La chaîne britannique Sky Real Lives comptait diffuser mercredi des images du suicide assisté d'un Américain dans une clinique suisse, dans un documentaire canadien qui suscite les protestations des opposants à l'euthanasie.

Souffrant d'une maladie cérébrale dégénérative, Craig Ewert, 59 ans, est mort en 2006 dans une clinique de Zurich dirigée par l'organisation Dignitas, avec son épouse Mary à ses côtés. Le suicide assisté est légal en Suisse dans des circonstances très précises et il existe plusieurs organisations dans ce pays qui assistent les candidats à l'euthanasie.

Craig Ewert vivait en Grande-Bretagne, où le suicide assisté est interdit.

Sky Real Lives estime que le documentaire tourné par le réalisateur oscarisé canadien John Zaritsky apporte un «éclairage informatif, éducatif et intelligent» sur cette question.

Le documentaire a été présenté dans plusieurs festivals dans le monde entier et a été diffusé au Canada l'an dernier sur les ondes de CTV. Mais il suscite la polémique en Grande-Bretagne, où les documentaires sur le sujet se sont abstenus de montrer le moment même de la mort.
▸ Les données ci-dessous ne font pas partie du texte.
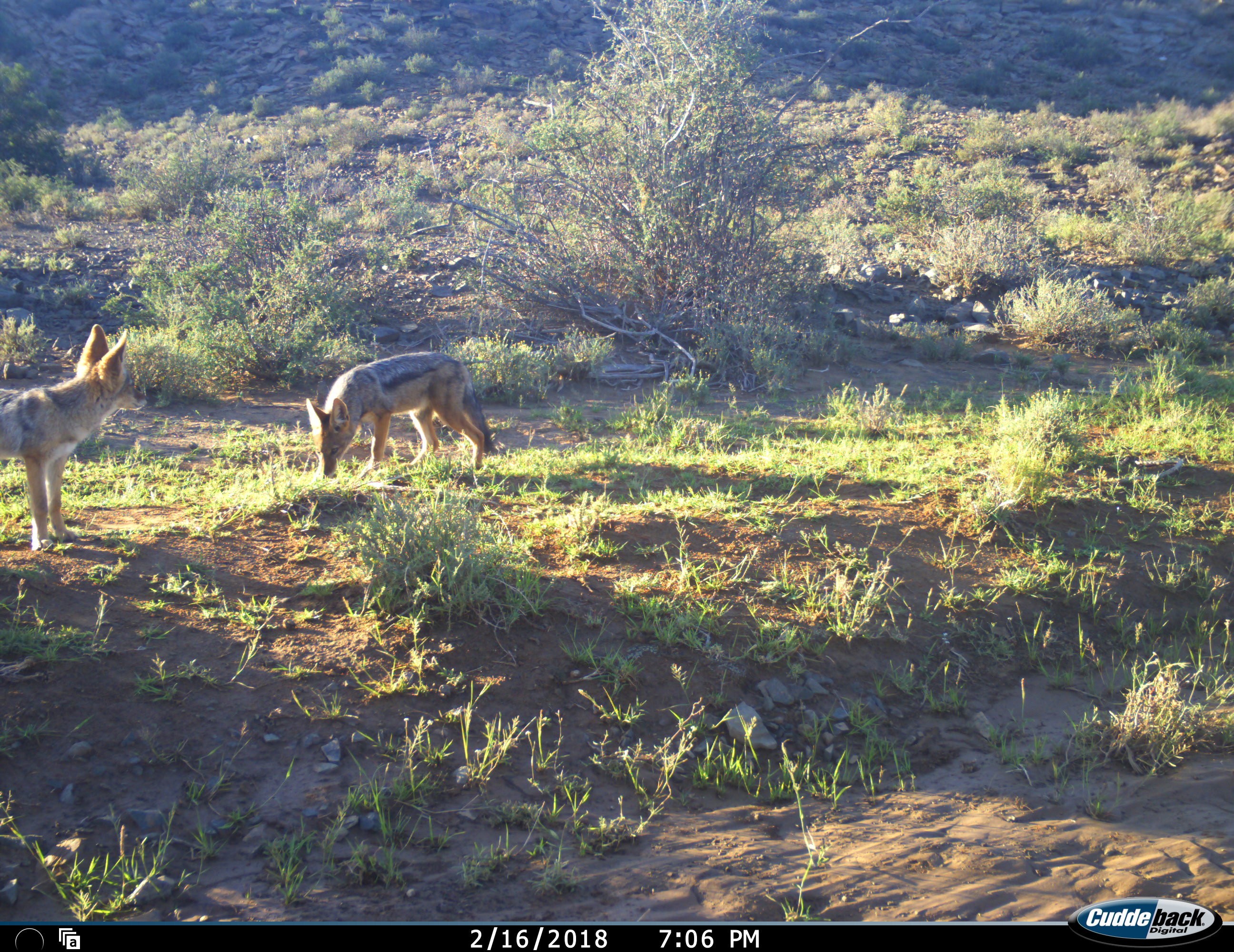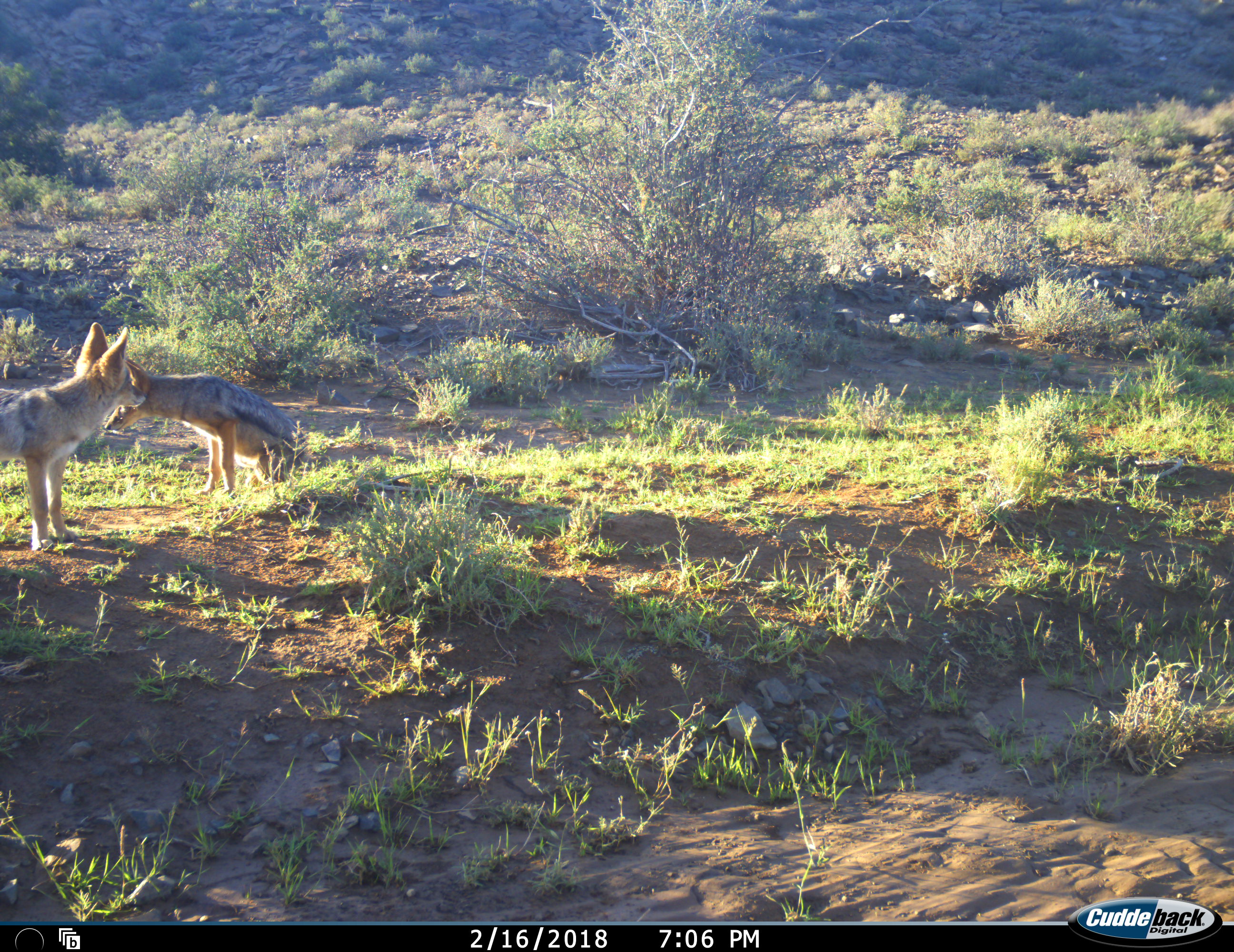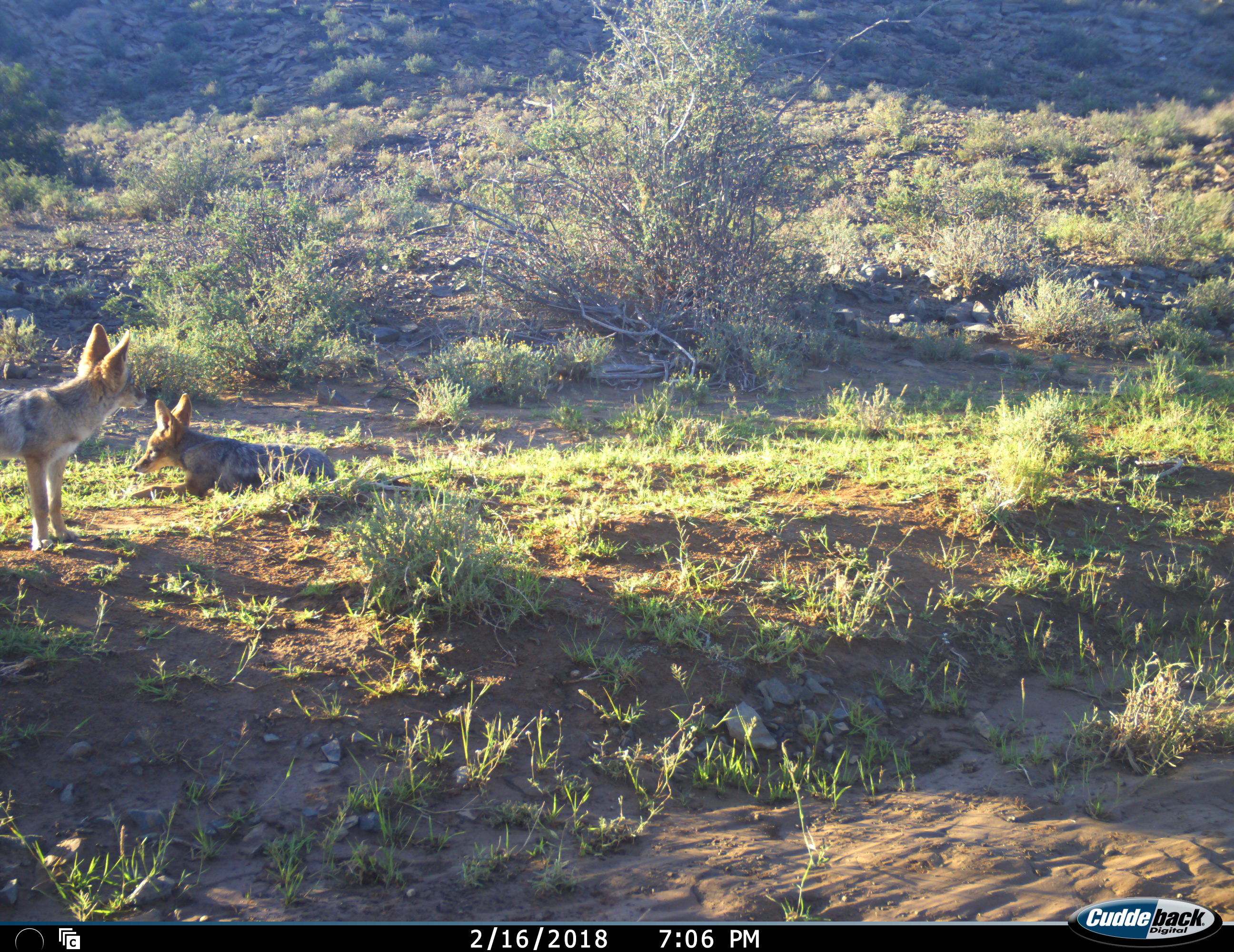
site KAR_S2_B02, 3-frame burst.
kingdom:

Initialement intitulé Le Touriste du suicide, le film a été rebaptisé Un droit à la mort? pour sa diffusion en Grande-Bretagne.

Interpellé sur le sujet à la Chambre des communes, le premier ministre britannique Gordon Brown a rappelé mercredi qu'il était «très important que ces problèmes soient traités avec sensibilité». «J'espère que les diffuseurs se souviennent de leur plus large responsabilité vis-à-vis du public», a-t-il dit.

Mais Peter Saunders, de l'association anti-euthanasie «Care Not Killing« (le soin, pas le meurtre), a dénoncé «une tentative cynique pour faire grimper l'audience».

Le député Phil Willis, qui représente la ville natale d'Ewert, Harrogate, dans le nord de l'Angleterre, accuse le film de faire la promotion du suicide assisté et juge que le choix privé de Craig Ewert et sa famille «ne devrait pas être le sujet d'un film public accessible à tous».